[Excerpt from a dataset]
====================
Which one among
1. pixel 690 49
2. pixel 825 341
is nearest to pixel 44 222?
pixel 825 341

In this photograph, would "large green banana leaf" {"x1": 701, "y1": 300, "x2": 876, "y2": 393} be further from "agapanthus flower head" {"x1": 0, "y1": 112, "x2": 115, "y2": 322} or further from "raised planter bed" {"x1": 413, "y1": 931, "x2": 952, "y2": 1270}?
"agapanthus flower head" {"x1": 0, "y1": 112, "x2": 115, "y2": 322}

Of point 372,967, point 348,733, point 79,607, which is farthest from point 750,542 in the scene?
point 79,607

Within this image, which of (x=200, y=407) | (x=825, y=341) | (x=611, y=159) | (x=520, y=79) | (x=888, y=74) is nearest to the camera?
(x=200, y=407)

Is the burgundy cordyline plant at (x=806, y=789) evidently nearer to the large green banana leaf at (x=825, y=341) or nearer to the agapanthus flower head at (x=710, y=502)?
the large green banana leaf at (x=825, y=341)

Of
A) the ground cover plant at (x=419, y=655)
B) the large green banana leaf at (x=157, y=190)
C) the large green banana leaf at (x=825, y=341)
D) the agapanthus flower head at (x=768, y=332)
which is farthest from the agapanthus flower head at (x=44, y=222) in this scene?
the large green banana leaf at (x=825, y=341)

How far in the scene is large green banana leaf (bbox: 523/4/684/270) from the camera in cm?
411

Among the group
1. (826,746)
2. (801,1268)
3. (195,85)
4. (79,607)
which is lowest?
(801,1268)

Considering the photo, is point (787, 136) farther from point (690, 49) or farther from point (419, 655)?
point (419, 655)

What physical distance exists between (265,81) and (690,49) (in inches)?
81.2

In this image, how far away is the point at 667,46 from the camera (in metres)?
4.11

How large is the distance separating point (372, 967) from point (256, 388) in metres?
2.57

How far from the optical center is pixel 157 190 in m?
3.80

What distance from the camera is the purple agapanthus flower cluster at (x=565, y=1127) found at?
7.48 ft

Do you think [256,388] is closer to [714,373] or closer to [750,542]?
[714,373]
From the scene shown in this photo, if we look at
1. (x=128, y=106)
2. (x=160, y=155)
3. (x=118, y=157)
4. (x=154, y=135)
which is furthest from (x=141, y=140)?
====================
Retype every record above exactly as written.

§ **Result of the task**:
Which one among
1. pixel 690 49
2. pixel 825 341
is nearest to pixel 44 222?
pixel 825 341

In this photograph, would "large green banana leaf" {"x1": 701, "y1": 300, "x2": 876, "y2": 393} be further from "agapanthus flower head" {"x1": 0, "y1": 112, "x2": 115, "y2": 322} or further from "raised planter bed" {"x1": 413, "y1": 931, "x2": 952, "y2": 1270}?
"agapanthus flower head" {"x1": 0, "y1": 112, "x2": 115, "y2": 322}

Of point 372,967, point 348,733, point 79,607, which is farthest from point 750,542 in the scene?
point 79,607

Within this image, which of (x=200, y=407) | (x=825, y=341) | (x=611, y=159) | (x=520, y=79) | (x=888, y=74) is nearest to the camera?
(x=200, y=407)

Is the burgundy cordyline plant at (x=806, y=789) evidently nearer to the large green banana leaf at (x=825, y=341) or nearer to the agapanthus flower head at (x=710, y=502)?
the large green banana leaf at (x=825, y=341)

Of
A) the ground cover plant at (x=419, y=655)
B) the large green banana leaf at (x=157, y=190)
C) the large green banana leaf at (x=825, y=341)
D) the agapanthus flower head at (x=768, y=332)
which is farthest from the agapanthus flower head at (x=44, y=222) in this scene?
the large green banana leaf at (x=825, y=341)

How far in the scene is large green banana leaf (bbox: 523/4/684/270) from the camera in cm?
411

Among the group
1. (826,746)
2. (801,1268)
3. (195,85)
4. (79,607)
which is lowest?
(801,1268)

Considering the photo, is point (787, 136) farther from point (690, 49) or farther from point (419, 655)?
point (419, 655)

What physical distance exists between (265,81) and (690,49) (in inches)?
81.2

In this image, how far away is the point at 667,46 from the camera (in metres)?
4.11

How large is the distance separating point (372, 967) from point (256, 388) in metres?
2.57

How far from the optical center is pixel 157 190 in m?
3.80

What distance from the camera is the purple agapanthus flower cluster at (x=565, y=1127) found at?
7.48 ft

Do you think [256,388] is closer to [714,373] or closer to [750,542]?
[714,373]
From the scene shown in this photo, if we look at
1. (x=128, y=106)
2. (x=160, y=155)
3. (x=118, y=157)
4. (x=154, y=135)
which is furthest from (x=141, y=140)?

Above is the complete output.